Laws from Heaven for Life on Earth: Studies in Proverbs, William Arnot - Arnot was a 19th century pastor in Scotland. This book of more than 100 short sermonettes through Proverbs is his lasting literary contribution to the church. Arnot does not deal with all, or even most, of Proverbs, choosing rather to focus his thoughts on one verse at a time. These sermonettes would profit any reader, but could be especially suited for family worship with teenagers (especially boys - Proverbs is their book!). Good stuff.
Proverbs: Everyday Wisdom for Everyone, by Eric Lane - To be honest, I stopped working with this commentary partway through my time in Proverbs. Though I didn't find much to disagree with, its format is not helpful for a preacher. However, it could be a great book for individual or family worship.
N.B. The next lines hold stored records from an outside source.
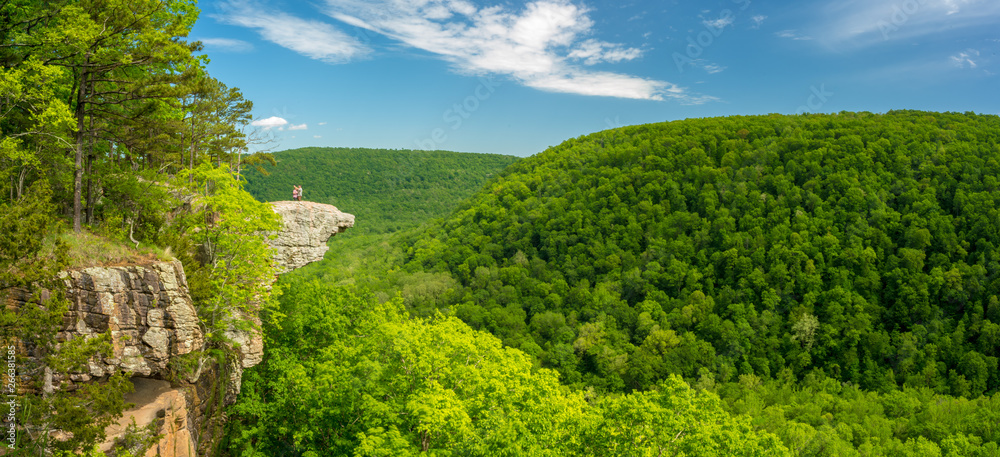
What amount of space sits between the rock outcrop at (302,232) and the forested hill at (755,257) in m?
38.3

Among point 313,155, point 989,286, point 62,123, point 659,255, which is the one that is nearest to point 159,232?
point 62,123

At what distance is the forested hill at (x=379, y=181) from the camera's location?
127500 millimetres

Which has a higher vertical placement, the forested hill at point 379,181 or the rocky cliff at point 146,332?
the forested hill at point 379,181

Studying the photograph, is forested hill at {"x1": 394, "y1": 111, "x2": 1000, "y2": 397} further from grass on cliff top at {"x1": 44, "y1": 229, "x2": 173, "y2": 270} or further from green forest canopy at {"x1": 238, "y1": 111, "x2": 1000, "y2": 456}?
grass on cliff top at {"x1": 44, "y1": 229, "x2": 173, "y2": 270}

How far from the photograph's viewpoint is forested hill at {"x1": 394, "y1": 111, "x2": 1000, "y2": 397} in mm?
63062

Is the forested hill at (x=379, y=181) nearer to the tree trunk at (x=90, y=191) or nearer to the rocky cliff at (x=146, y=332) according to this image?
the tree trunk at (x=90, y=191)

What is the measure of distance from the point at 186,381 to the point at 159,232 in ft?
15.8

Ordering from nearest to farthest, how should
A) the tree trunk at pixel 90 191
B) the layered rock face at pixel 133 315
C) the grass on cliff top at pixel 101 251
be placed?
the layered rock face at pixel 133 315
the grass on cliff top at pixel 101 251
the tree trunk at pixel 90 191

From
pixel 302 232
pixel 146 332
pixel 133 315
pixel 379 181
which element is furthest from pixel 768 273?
pixel 379 181

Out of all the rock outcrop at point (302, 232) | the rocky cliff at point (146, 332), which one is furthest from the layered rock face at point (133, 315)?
the rock outcrop at point (302, 232)

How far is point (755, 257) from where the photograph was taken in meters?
73.4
Though Lane doesn't believe Proverbs has much discernable structure to them (contra Waltke), he organizes the book according to the chapters of Proverbs. The content of his chapters is mostly an application & sermon-style. Though I could wish he wasn't so tied to Proverbs' chapter divisions, I could see folks reading Lane profitably along with their devotions or in preparation for Bible study.
Wisdom for Today's Issues: A Topical Arrangement of Proverbs, by Steven Voorwinde - This small book is simply a rearrangement of the book of Proverbs into topical sections. So, for instance, if you'd like to know what Proverbs says about money, you could just read pages 154-160. Because I didn't preach topically, this book was only marginally helpful; obviously, though, it could be helpful for those needing quicker answers from Proverbs. But...if you're tempted to study Proverbs regarding just one subject, heed these words from Longman (above): "the first step is to read through the whole book, noting those verses that bear on the topic we are interested in...This may sound mechanical, but it isn't, at least not entirely." In other words, if you simply pull out from Proverbs all those verse that mention "money" or "wealth" or "poverty", you're going to miss other verses that don't have those words yet bear directly on the topic you're studying. To put it another way, if you choose to study Proverbs like Voorwinde's book, make sure you treat Proverbs like a whole book and not a random collection of helpful thoughts.
Proverbs, by Charles Bridges - This classic commentary is best described as Puritanical. In a good way. Mostly. Bridges deal carefully and exegetically with each verse of Proverbs, leaving the reader satisifed that he hasn't missed anything. Like many Puritans, he's apt to read too much into the text, making laws out of applications. But, studying for sermons, whenever I got stuck on a question or verse, Bridges was usually able to take care of me.
Ending Proverbs, my prayer is that God's people here in Lafayette will have a taste for how God's glory can be pursued in every corner of life, that they will have such a vision for His glory that they'll hold dearly to this book of wisdom, seeing in its pages the life of Christ in everyday situations.
My heart became hot within me. As I mused, the fire burned; then I spoke with my tongue: "O Lord, make me know my end and what is the measure of my days; let me know how fleeting I am!"